- California Trust Case: Rudnick v. Rudnick, 179 Cal. App. 4th 1328 (December 2, 2009)
- March 2, 2010 | Author: Kelly L. Hellmuth
- Law Firm: McGuireWoods LLP - Richmond Office
The Rudnick Estates Trust was created in 1965 by the beneficiaries of 11 different trusts for the purpose of liquidating the trusts’ assets and distributing the proceeds to the beneficiaries. While the trustee could negotiate a sale, any disposition had to be approved by a majority of the beneficiaries to be effective.
In 1999, the trust’s major asset, a 68,000-acre ranch, remained. The trustee began the process of selling the ranch by obtaining various offers. The trustee presented an offer for $48 million to the beneficiaries for approval.
The appellants, as beneficiaries, filed for the ex parte appointment of a temporary trustee, an injunction against the sale of the ranch, and the removal of the trustee. Meanwhile, all of the beneficiaries met and a majority voted to accept the offer, over the objection of the appellants. The appellants withdrew their filing after the vote.
The trustee filed a petition to obtain instructions for consummating the sale of the ranch and for approval of the distribution of proceeds.
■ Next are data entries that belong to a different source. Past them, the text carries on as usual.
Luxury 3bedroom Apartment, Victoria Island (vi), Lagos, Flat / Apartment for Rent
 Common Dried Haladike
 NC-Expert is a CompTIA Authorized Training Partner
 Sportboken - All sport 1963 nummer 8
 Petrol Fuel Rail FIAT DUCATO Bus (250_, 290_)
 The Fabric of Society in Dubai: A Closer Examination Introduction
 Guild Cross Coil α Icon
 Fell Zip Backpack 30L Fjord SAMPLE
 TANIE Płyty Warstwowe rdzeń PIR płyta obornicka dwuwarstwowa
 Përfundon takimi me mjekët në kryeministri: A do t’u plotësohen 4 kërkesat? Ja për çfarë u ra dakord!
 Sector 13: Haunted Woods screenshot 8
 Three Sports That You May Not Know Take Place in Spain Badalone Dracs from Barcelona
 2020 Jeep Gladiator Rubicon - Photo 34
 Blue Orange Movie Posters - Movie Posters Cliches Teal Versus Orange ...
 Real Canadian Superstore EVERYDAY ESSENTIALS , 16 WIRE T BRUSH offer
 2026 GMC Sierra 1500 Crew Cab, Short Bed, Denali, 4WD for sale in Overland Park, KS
The sale agreement provided that it would terminate if not approved by the court by May 4, 2008. The probate court set a hearing for April 3, 2008.
Appellants filed an ex parte application to vacate the April 3 hearing date and objections to the trustee’s petition. The hearing started on April 21 and lasted eight days. On May 2, the probate court approved the sale and instructed the trustee to proceed.
The trustee then filed a motion to recover attorneys’ fees and costs incurred with the petition for instructions and to charge that amount against the appellants’ shares of the trust. The court found that the appellants’ opposition to the trustee’s petition was not made in good faith and granted the motion.
Appellants argued that the probate court could not award fees absent statutory or contractual authority, but the appellate court ruled that the award was made under the equitable powers that the probate court holds over the administration of trusts in its jurisdiction. The court concluded that it would be unfair for the majority of the beneficiaries to be charged the fees and costs because of appellants’ unfounded opposition and attempts to delay the sale.
The court confirmed that a trustee may hire attorneys to aid the trust, and may pay reasonable fees out of the trust assets. The issue here was whether it was appropriate to shift the burden of paying those fees entirely to the appellants’ shares, and the court determined that it was, based on appellants’ bad faith.